_Aim of the task_: Return the lines below exactly as they appear, please, starting with the first and ending with the one that contains "genus: Aepyceros".

** Records provided follows **

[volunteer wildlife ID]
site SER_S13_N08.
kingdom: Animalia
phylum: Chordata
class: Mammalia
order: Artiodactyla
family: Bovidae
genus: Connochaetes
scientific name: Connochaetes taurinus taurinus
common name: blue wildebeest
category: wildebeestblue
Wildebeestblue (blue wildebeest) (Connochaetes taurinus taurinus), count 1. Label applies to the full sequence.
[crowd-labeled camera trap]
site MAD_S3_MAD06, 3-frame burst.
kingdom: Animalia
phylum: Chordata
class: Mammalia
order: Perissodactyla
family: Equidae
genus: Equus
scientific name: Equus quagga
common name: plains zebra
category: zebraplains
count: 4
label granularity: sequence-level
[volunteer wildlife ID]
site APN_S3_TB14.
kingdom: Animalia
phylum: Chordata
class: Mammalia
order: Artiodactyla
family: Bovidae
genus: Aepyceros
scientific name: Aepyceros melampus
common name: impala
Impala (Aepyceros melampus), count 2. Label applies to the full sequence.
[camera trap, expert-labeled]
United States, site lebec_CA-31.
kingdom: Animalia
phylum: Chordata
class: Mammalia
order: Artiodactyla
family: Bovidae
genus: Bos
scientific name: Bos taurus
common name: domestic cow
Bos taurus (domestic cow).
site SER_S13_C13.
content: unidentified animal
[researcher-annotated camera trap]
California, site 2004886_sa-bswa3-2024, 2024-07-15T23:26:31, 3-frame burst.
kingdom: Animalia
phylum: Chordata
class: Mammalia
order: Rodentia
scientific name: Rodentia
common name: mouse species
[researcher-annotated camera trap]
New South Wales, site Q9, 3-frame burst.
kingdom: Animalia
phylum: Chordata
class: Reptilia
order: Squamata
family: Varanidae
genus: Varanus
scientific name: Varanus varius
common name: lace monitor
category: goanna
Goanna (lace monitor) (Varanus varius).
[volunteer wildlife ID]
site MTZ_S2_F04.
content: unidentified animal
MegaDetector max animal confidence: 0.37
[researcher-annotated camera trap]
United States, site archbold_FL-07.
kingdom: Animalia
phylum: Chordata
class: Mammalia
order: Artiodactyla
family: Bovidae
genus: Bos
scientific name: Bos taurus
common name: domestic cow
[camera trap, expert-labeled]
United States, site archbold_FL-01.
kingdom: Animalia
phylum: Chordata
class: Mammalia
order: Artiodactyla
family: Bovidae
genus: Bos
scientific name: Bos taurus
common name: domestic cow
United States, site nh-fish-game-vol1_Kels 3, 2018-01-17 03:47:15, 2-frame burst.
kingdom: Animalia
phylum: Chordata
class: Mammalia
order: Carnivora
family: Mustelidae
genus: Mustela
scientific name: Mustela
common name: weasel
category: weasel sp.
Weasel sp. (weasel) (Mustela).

** End of Records provided **

_Task answer_:
[volunteer wildlife ID]
site SER_S13_N08.
kingdom: Animalia
phylum: Chordata
class: Mammalia
order: Artiodactyla
family: Bovidae
genus: Connochaetes
scientific name: Connochaetes taurinus taurinus
common name: blue wildebeest
category: wildebeestblue
Wildebeestblue (blue wildebeest) (Connochaetes taurinus taurinus), count 1. Label applies to the full sequence.
[crowd-labeled camera trap]
site MAD_S3_MAD06, 3-frame burst.
kingdom: Animalia
phylum: Chordata
class: Mammalia
order: Perissodactyla
family: Equidae
genus: Equus
scientific name: Equus quagga
common name: plains zebra
category: zebraplains
count: 4
label granularity: sequence-level
[volunteer wildlife ID]
site APN_S3_TB14.
kingdom: Animalia
phylum: Chordata
class: Mammalia
order: Artiodactyla
family: Bovidae
genus: Aepyceros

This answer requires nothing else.